AMERICA. (See Church in America.)
AMICE. An oblong square of fine linen used as a vestment in the ancient Church by the priest. At first introduced to cover the shoulders and neck, it afterwards received the addition of a hood to cover the head until the priest came before the altar, when the hood was thrown back. We have the remains of this in the hood.
The “grey amice,” a tippet or cape of fur, was retained for a time by the English clergy after the Reformation; but, as there was no express authority for this, it was prohibited by the bishops in the reign of Elizabeth.
The word Amice is sometimes used with greater latitude. Thus Milton, (Par. Reg. iv.,)
——morning fair
Came forth, with pilgrim steps, in amice grey.
By most ritualists, the Amictus, or Amicia, and the Almutium, of the Western Churches were considered the same. But W. Gilbert French, in an interesting and curiously illustrated Essay on “The Tippets of the Canons Ecclesiastical,” considers that there is a distinction between the amice and the almuce. The former he identifies with the definition given above. The latter he considers to be the choir tippet, worn by all members of cathedral churches, of materials varying with the ecclesiastical rank of the wearer. The hood part of the almuce was in the course of time disused, and a square cap substituted; and the remaining parts gave rise to the modern cape, worn in foreign churches, and to the ornament resembling the stole, like the ordinary scarf worn in our churches. The almuce, or “aumusse,” is now an ornament of fur or other materials carried over the arm by the canons of many French and other continental cathedrals. In the Dictionnaire de Droit Canonique (Lymr. 1787) it is defined as an ornament which was first borne on the head, afterwards carried on the arm. Cardinal Bona only mentions the amictus, describing it as in the first paragraph of this article. He identifies it, but certainly without any reason, with the Jewish ephod. There seems nothing improbable in the various terms above mentioned having been originally identical. (See Band, Hood, Scarf, and Tippet.)—Jebb.
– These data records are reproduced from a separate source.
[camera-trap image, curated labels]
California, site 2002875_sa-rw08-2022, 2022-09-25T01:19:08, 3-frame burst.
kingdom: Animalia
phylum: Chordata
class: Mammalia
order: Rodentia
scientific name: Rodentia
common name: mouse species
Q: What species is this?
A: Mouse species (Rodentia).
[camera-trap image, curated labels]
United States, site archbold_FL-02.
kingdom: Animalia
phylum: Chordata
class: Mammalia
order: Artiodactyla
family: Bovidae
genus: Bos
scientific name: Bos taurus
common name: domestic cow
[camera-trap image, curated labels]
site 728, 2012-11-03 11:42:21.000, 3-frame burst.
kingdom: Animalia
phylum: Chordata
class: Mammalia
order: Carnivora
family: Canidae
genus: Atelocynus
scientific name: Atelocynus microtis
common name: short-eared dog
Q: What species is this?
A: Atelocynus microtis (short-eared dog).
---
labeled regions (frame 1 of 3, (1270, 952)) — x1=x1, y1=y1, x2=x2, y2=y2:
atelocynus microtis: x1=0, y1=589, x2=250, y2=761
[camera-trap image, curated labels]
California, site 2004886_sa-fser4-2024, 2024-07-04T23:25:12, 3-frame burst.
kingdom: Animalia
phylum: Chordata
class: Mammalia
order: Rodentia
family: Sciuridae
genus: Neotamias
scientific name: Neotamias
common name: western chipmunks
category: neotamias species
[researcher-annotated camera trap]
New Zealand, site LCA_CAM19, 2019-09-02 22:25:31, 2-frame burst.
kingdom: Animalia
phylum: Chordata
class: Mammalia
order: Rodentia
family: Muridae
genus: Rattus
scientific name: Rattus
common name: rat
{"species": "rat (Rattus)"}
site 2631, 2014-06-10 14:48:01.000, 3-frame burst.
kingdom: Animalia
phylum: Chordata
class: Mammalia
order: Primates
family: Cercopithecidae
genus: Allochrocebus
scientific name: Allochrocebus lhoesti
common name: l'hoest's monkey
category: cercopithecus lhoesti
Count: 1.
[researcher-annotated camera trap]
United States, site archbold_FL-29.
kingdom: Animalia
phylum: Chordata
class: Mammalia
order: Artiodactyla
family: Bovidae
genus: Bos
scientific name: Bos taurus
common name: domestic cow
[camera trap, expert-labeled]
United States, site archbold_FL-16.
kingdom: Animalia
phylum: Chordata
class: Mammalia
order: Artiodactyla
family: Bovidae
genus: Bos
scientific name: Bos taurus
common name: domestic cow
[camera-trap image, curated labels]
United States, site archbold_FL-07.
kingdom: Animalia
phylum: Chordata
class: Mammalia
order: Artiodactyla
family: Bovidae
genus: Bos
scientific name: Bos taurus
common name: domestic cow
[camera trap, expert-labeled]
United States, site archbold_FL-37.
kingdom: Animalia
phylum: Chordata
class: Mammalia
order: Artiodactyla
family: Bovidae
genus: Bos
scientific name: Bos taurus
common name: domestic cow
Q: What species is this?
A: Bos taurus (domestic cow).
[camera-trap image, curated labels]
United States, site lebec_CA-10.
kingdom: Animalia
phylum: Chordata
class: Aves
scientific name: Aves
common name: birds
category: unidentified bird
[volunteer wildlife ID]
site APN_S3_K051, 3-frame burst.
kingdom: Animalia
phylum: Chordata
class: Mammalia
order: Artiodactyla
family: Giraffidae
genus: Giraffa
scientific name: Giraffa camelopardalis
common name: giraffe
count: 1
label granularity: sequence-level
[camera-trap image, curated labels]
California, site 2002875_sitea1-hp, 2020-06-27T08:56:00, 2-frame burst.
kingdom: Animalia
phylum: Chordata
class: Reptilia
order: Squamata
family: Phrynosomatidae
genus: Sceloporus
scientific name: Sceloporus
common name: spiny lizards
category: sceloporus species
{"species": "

AMPHIBALUM. (See Chasible.)
ANABAPTISTS. (See Baptists.) Certain sectaries whose title is compounded of two Greek words, (ἀνα and βαπτιζω,) one of which signifies “anew,” and the other “to baptize;” and whose distinctive tenet it is, that those who have been baptized in their infancy ought to be baptized anew.
John of Leyden, Münzer, Knipperdoling, and other German enthusiasts about the time of the Reformation, were called by this name, and held that Christ was not the son of Mary, nor true God; that we were righteous by our own merits and sufferings, that there was no original sin, and that infants were not to be baptized. They rejected, also, communion with other churches, magistracy, and oaths; maintained a communion of goods, polygamy, and that a man might put away his wife if not of the same religion with himself; that the godly should enjoy monarchy here on earth; that man had a free will in spiritual things; and that any man might preach and administer the sacraments. The Anabaptists of Moravia called themselves apostolical, going barefoot, washing one another’s feet, and having community of goods; they had a common steward, who distributed equally things necessary; they admitted none but such as would get their livelihood by working at some trade; they had a common father for their spirituals, who instructed them in their religion, and prayed with them every morning before they went abroad; they had a general governor of the church, whom none knew but themselves, they being obliged to keep it secret. They would be silent a quarter of an hour before meat, covering their faces with their hands, and meditating, doing the like after meat, their governor observing them in the mean time, to reprove what was amiss; they were generally clad in black, discoursing much of the last judgment, pains of hell, and cruelty of devils, teaching that the way to escape these was to be rebaptized, and to embrace their religion. They caused considerable disturbance in Germany, but were at length subdued. To this sect allusion is made in our 38th Article. By the present Anabaptists in England, the tenets subversive of civil government are no longer professed.